▶ _YOUR OBJECTIVE_: Repeat every line of the material, character for character.

▶ _ROWS_:
────────────────

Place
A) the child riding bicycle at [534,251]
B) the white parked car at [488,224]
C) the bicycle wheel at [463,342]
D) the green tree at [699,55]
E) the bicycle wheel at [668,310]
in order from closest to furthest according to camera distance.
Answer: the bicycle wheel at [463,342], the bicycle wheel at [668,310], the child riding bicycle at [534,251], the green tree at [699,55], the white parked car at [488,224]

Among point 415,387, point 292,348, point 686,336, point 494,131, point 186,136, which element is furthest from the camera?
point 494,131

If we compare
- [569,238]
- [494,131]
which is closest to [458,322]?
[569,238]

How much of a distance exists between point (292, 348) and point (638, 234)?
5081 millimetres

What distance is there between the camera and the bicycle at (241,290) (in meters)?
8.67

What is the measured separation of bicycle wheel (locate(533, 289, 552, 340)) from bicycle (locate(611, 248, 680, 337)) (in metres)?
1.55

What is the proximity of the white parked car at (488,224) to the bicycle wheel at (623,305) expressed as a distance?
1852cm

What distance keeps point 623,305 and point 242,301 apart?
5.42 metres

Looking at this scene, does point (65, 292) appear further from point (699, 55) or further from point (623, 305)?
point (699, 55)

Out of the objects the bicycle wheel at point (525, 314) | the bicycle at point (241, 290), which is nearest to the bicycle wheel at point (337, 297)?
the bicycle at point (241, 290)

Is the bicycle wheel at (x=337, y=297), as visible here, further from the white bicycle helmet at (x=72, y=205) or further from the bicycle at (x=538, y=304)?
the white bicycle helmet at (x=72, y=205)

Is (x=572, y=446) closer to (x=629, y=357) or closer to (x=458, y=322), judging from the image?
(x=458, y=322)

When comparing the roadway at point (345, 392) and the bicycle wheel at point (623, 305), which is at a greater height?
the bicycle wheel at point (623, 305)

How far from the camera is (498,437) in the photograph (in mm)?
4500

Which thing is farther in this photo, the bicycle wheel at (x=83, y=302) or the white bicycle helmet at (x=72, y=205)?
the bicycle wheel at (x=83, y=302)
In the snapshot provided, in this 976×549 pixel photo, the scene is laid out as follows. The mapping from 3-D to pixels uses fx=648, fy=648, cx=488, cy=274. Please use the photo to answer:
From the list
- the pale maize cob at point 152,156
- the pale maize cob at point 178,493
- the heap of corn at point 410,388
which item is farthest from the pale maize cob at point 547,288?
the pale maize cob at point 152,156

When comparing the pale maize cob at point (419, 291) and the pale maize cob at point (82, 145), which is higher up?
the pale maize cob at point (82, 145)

────────────────

▶ _THE RESULT_:
Place
A) the child riding bicycle at [534,251]
B) the white parked car at [488,224]
C) the bicycle wheel at [463,342]
D) the green tree at [699,55]
E) the bicycle wheel at [668,310]
in order from closest to furthest according to camera distance.
Answer: the bicycle wheel at [463,342], the bicycle wheel at [668,310], the child riding bicycle at [534,251], the green tree at [699,55], the white parked car at [488,224]

Among point 415,387, point 292,348, point 686,336, point 494,131, point 186,136, which element is furthest from the camera?
point 494,131

If we compare
- [569,238]
- [494,131]
which is closest to [458,322]?
[569,238]

How much of a distance exists between point (292, 348) and point (638, 234)?
5081 millimetres

What distance is there between the camera and the bicycle at (241,290) (in meters)?
8.67

What is the measured separation of bicycle wheel (locate(533, 289, 552, 340)) from bicycle (locate(611, 248, 680, 337)) (in metres)?
1.55

What is the proximity of the white parked car at (488,224) to the bicycle wheel at (623,305) expressed as a distance?
1852cm

What distance keeps point 623,305 and point 242,301 apart?
5.42 metres

Looking at this scene, does point (65, 292) appear further from point (699, 55) or further from point (623, 305)?
point (699, 55)

Out of the objects the bicycle wheel at point (525, 314) | the bicycle at point (241, 290), which is nearest to the bicycle wheel at point (337, 297)?
the bicycle at point (241, 290)

Is the bicycle wheel at (x=337, y=297), as visible here, further from the white bicycle helmet at (x=72, y=205) or further from the bicycle at (x=538, y=304)?
the white bicycle helmet at (x=72, y=205)

Is (x=572, y=446) closer to (x=629, y=357) or closer to (x=458, y=322), judging from the image?
(x=458, y=322)

When comparing the roadway at point (345, 392) and the bicycle wheel at point (623, 305), which is at a greater height?
the bicycle wheel at point (623, 305)

How far from the camera is (498,437) in the photograph (in mm)?
4500

Which thing is farther in this photo, the bicycle wheel at (x=83, y=302) or the white bicycle helmet at (x=72, y=205)?
the bicycle wheel at (x=83, y=302)
In the snapshot provided, in this 976×549 pixel photo, the scene is laid out as follows. The mapping from 3-D to pixels uses fx=648, fy=648, cx=488, cy=274. Please use the photo to answer:
From the list
- the pale maize cob at point 152,156
- the pale maize cob at point 178,493
- the heap of corn at point 410,388
which item is farthest from the pale maize cob at point 547,288?
the pale maize cob at point 152,156

When comparing the pale maize cob at point (419, 291) and the pale maize cob at point (82, 145), which is higher up?
the pale maize cob at point (82, 145)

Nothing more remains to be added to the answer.